Vous savez, cette croûte de fromage qu'on gratte soigneusement avant de déguster ? Et si on vous disait qu'on se prive pour rien ? Enfin, presque. Une spécialiste vient de lever le voile sur ce sujet qui fait débat depuis des années. Spoiler : ce n'est pas aussi simple qu'on pourrait le croire.
La croûte, ce trésor souvent méconnu
D'abord, il faut savoir que la croûte représente environ 10% du poids total d'un fromage. Autant dire que c'est pas rien ! Elle se forme naturellement pendant l'affinage, grâce aux moisissures et bactéries qui colonisent la surface. (Oui, c'est un peu dégoûtant dit comme ça, mais c'est la vie !)
Le truc, c'est que ces micro-organismes jouent un rôle clé dans le développement des arômes. Sans eux, votre camembert ou votre roquefort ne serait qu'une pâte fade et insipide. Résultat des courses : en jetant la croûte, on se prive d'une partie importante du goût.
Quand faut-il vraiment s'en méfier ?
Bon, on ne va pas se mentir : toutes les croûtes ne se valent pas. Selon nos confrères de Top Santé, deux fromages posent problème. Le premier, c'est le fromage à pâte pressée non cuite comme le brie ou le camembert. Pourquoi ? Parce qu'ils sont souvent recouverts d'une croûte artificielle à base de cire ou de paraffine. (Beurk.)

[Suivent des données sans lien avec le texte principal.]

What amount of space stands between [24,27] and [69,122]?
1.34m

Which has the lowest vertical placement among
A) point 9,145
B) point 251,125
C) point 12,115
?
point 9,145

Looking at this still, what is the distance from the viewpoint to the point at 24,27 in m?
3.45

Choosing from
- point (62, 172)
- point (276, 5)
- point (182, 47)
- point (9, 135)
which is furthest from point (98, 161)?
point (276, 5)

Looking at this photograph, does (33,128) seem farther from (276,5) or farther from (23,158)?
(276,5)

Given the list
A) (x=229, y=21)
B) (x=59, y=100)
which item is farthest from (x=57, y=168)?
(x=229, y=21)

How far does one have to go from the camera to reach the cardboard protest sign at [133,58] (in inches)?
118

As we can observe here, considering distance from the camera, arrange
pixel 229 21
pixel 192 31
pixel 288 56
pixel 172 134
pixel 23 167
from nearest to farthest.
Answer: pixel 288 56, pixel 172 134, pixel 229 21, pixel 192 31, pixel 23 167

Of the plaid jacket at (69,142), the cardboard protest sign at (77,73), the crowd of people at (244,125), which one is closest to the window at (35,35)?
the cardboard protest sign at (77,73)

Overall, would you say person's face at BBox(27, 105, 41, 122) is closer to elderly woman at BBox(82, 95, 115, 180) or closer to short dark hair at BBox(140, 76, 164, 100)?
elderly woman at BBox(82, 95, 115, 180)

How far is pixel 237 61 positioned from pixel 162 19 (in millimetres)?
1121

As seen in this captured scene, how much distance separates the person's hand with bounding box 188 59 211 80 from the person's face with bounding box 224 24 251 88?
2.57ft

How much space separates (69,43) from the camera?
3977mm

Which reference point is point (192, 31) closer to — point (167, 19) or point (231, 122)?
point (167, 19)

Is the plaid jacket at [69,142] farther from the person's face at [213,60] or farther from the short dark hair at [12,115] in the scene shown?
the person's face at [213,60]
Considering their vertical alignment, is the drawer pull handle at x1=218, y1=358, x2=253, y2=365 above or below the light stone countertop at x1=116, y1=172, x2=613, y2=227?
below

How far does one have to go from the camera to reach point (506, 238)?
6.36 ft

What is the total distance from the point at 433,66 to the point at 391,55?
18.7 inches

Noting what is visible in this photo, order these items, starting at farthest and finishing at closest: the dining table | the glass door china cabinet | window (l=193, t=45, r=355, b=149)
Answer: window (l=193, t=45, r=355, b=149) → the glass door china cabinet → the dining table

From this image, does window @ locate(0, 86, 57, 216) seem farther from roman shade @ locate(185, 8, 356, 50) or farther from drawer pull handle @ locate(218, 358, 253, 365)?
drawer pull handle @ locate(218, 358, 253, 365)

Le second, c'est le fromage à pâte persillée comme le roquefort ou le gorgonzola. Leur croûte est comestible, mais attention : elle contient des moisissures spécifiques qui peuvent être dangereuses pour les femmes enceintes ou les personnes immunodéprimées. (On ne prend pas de risques avec ça.)
Les autres fromages : à consommer avec modération
Pour les autres fromages, c'est un peu plus nuancé. Les croûtes naturelles des fromages à pâte pressée cuite (comme le comté ou le beaufort) ou des fromages à pâte molle (comme le chèvre ou le reblochon) sont généralement comestibles. Mais attention, elles peuvent être très salées !
Une diététicienne interrogée par nos confrères recommande de ne pas en abuser. 'Manger la croûte occasionnellement ne pose pas de problème, mais il ne faut pas en faire une habitude', explique-t-elle. (Merci la modération, notre vieille connaissance.)
Et si on faisait un petit test ?
Pour savoir si votre fromage est comestible, rien de plus simple. Regardez sa croûte : si elle est naturelle, elle doit être irrégulière et avoir une couleur uniforme. Si elle est artificielle, elle sera lisse et brillante. (Comme un vernis à ongles, mais en moins glamour.)
Autre astuce : reniflez-la. Une croûte naturelle a une odeur caractéristique, tandis qu'une croûte artificielle ne sentira rien. (Enfin, normalement.)
Alors, prêts à tenter l'expérience ? On vous promet une nouvelle expérience gustative. Et puis, c'est toujours ça de gagné pour le porte-monnaie !
Les croûtes artificielles sont souvent utilisées pour protéger le fromage pendant le transport et la conservation. Elles évitent qu'il ne se dessèche ou ne se contamine. Mais attention, elles ne sont pas comestibles !
Les croûtes naturelles sont riches en probiotiques, ces bonnes bactéries qui aident à digérer et renforcent notre système immunitaire. Elles contiennent aussi des vitamines et des minéraux. Bref, un vrai petit plus pour la santé !
Pour préserver la croûte, il faut conserver le fromage dans un endroit frais et humide, comme un caveau ou un tiroir à légumes. Évitez de le mettre au frigo, car le froid peut altérer sa texture et son goût.